As the night goes on, you can feel it in the air–a prickle of unease. He’s coming. Maybe it’s because I’ve seen a lot of horror movies or because I’ve read The Gift of Fear, because I seem to be the only one who can sense his presence getting closer. John is continuing an earlier conversation with Joseph about being an illustrator, Marcus is entertaining little “Rosie” (Oliver Cater) with limericks, and neither of them notices the figure approaching Stevie.
As for what he says to Stevie, it’s a classic case of it’s not so much what he says, but how he says it. If you are attuned to your instincts [read The Gift of Fear], your lizard brain is on high alert right now. The hair is standing up on my arms right now and I’m only just thinking about the scene as I type this.

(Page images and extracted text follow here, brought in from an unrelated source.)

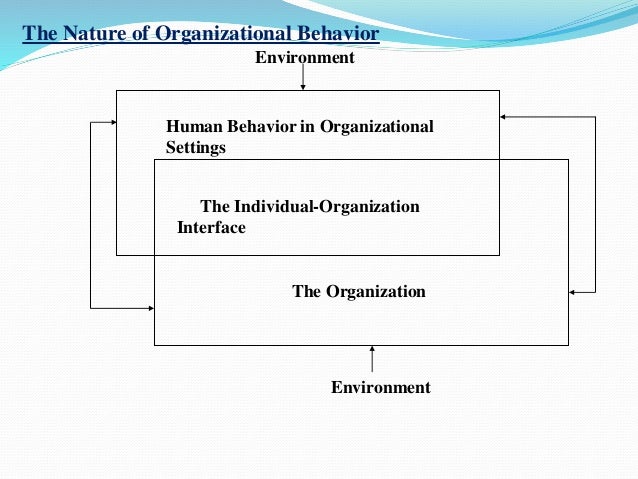 The Nature of Organizational Behavior

Environment

Human Behavior in Organizational Settings

The Individual-Organization Interface

The Organization

Environment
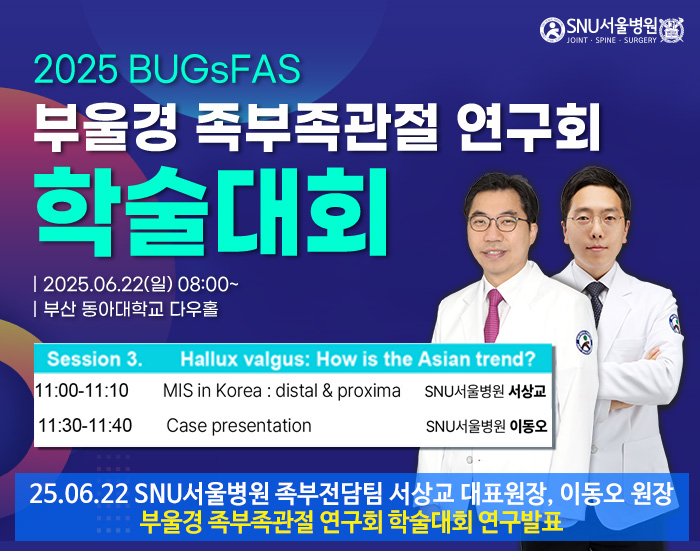 SNU서울병원
JOINT · SPINE · SURGERY

2025 BUGsFAS
부울경 족부족관절 연구회
학술대회

| 2025.06.22(일) 08:00~
| 부산 동아대학교 다우홀

| Session 3. | Hallux valgus: How is the Asian trend? | |
|---|---|---|
| 11:00-11:10 | MIS in Korea : distal & proxima | SNU서울병원 서상교 |
| 11:30-11:40 | Case presentation | SNU서울병원 이동오 |

25.06.22 SNU서울병원 족부전담팀 서상교 대표원장, 이동오 원장
부울경 족부족관절 연구회 학술대회 연구발표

Finally, the two grown men tasked with Stevie’s immediate safety cotton to what’s going on and immediately turn this whole operation into a clown patrol. This leads to a somewhat confusing chase sequence in which Marcus’s safety did not seem guaranteed. While this was going on, Sara is suddenly confronting Kreizler with the evidence that he’s lied about being born with a disabled arm (it became disabled some time after his childhood). I was like, “Marcus is going to get bodied while you two are having this fight at this time,” and then he f**king SLAPS her. I’m trying to think of a TV moment that has come close to shocking me more than that and all I’ve got is this. A lot of TV today is built around a steady supply of TWISTS, which, the more you see ’em, the more you expect ’em. And I was not expecting this.
Sadly, like a magician who uses sleight of hand to get you to look over here while he’s working the trick over there, there was yet another unexpected event. In case it isn’t clear, the team really bungled their sting. Cyrus ended up getting knocked out–I’m guessing he was surprised by the killer?–and everyone is feeling pretty low about their failure. Then they notice the open window in the room next to Stevie’s.
They’ll find out soon enough what we the audience already know–what we find out in perhaps the most staggering image in the entire series. We see the small, broken body of Rosie–eyes removed, unseeing forever. And if that image wasn’t bad enough, the full obscenity is revealed when the view suddenly swoops up to show that Rosie has been unceremoniously deposited at the base of the Statue of Liberty.
8/10 – Okay, where is [the killer]? I just wanna talk. While I’m…conversing politely with him, I want to say that I mentioned the images that bookended the episode, but this week was packed with stunning visuals. The moment where we see a trio of children sleeping on the street, curled up together like puppies, and it dissolves into a scene at a gala to benefit poor children was a bit obvious, but still pretty effective. And then there’s the actual story. I’m so glad they didn’t make Willem the killer. Despite his predilections, he just wasn’t a compelling character. As for the real killer, he’s terrifying. And he’s going to keep getting away with it, unless the team can come up with a better plan than this week.